TASK TO COMPLETE
Write out every line of the items below again, swapping each "leash" for "lead" and leaving everything else unchanged.

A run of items
====
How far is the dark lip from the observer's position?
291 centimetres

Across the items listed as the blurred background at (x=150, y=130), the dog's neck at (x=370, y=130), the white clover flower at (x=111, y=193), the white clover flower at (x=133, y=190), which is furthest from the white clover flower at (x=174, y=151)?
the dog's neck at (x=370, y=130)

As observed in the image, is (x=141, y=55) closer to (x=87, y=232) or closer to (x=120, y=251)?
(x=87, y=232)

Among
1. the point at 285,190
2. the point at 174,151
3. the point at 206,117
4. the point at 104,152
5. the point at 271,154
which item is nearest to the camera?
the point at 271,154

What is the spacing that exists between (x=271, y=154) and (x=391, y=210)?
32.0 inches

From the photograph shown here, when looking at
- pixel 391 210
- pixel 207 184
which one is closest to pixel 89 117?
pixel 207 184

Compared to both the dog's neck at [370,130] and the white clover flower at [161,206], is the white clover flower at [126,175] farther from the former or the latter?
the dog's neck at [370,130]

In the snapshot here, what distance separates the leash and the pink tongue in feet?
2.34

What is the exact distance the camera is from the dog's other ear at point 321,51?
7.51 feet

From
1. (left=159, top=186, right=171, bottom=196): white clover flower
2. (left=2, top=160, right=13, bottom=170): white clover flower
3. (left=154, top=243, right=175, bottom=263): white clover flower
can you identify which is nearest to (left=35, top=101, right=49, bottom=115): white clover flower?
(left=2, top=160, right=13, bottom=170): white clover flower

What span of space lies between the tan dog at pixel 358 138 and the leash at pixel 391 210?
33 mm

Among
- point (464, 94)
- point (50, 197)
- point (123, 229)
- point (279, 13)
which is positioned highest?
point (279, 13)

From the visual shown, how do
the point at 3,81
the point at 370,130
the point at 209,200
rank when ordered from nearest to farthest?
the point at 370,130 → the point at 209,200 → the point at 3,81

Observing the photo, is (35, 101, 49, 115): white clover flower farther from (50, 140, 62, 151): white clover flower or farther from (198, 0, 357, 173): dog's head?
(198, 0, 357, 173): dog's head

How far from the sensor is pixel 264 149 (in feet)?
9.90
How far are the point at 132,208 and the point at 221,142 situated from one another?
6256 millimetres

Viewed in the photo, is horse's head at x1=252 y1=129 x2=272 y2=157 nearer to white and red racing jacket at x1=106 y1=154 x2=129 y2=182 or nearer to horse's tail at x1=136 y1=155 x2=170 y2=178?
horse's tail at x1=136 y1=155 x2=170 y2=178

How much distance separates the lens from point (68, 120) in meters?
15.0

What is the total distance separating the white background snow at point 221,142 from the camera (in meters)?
====
SOLUTION TO THIS PROBLEM
How far is the dark lip from the observer's position?
291 centimetres

Across the items listed as the blurred background at (x=150, y=130), the dog's neck at (x=370, y=130), the white clover flower at (x=111, y=193), the white clover flower at (x=133, y=190), which is furthest from the white clover flower at (x=174, y=151)?
the dog's neck at (x=370, y=130)

As observed in the image, is (x=141, y=55) closer to (x=87, y=232) or closer to (x=120, y=251)?
(x=87, y=232)

Among
1. the point at 285,190
2. the point at 174,151
3. the point at 206,117
4. the point at 104,152
5. the point at 271,154
which item is nearest to the camera?
the point at 271,154

What is the spacing that exists between (x=271, y=154) and (x=391, y=210)?
32.0 inches

From the photograph shown here, when looking at
- pixel 391 210
- pixel 207 184
which one is closest to pixel 89 117?
pixel 207 184

Compared to both the dog's neck at [370,130] and the white clover flower at [161,206], is the white clover flower at [126,175] farther from the former or the latter?
the dog's neck at [370,130]

In the snapshot here, what distance separates the lead and the pink tongue in feet?
2.34

What is the exact distance the camera is from the dog's other ear at point 321,51?
7.51 feet

From
1. (left=159, top=186, right=171, bottom=196): white clover flower
2. (left=2, top=160, right=13, bottom=170): white clover flower
3. (left=154, top=243, right=175, bottom=263): white clover flower
can you identify which is nearest to (left=35, top=101, right=49, bottom=115): white clover flower?
(left=2, top=160, right=13, bottom=170): white clover flower

What span of space lies between the tan dog at pixel 358 138 and the lead at pixel 391 210?
33 mm

Among
- point (464, 94)
- point (50, 197)
- point (123, 229)
- point (279, 13)
which is positioned highest?
point (279, 13)

From the visual shown, how do
the point at 3,81
the point at 370,130
the point at 209,200
rank when ordered from nearest to farthest?
the point at 370,130 → the point at 209,200 → the point at 3,81

Observing the photo, is (35, 101, 49, 115): white clover flower farther from (50, 140, 62, 151): white clover flower or farther from (198, 0, 357, 173): dog's head?
(198, 0, 357, 173): dog's head

How far from the sensor is pixel 264 149 (in feet)?
9.90
How far are the point at 132,208 and the point at 221,142 situated from one another?
6256 millimetres

Viewed in the photo, is horse's head at x1=252 y1=129 x2=272 y2=157 nearer to white and red racing jacket at x1=106 y1=154 x2=129 y2=182 or nearer to horse's tail at x1=136 y1=155 x2=170 y2=178?
horse's tail at x1=136 y1=155 x2=170 y2=178

How much distance separates the lens from point (68, 120) in meters?
15.0

What is the total distance separating the white background snow at point 221,142 from the camera (in meters)?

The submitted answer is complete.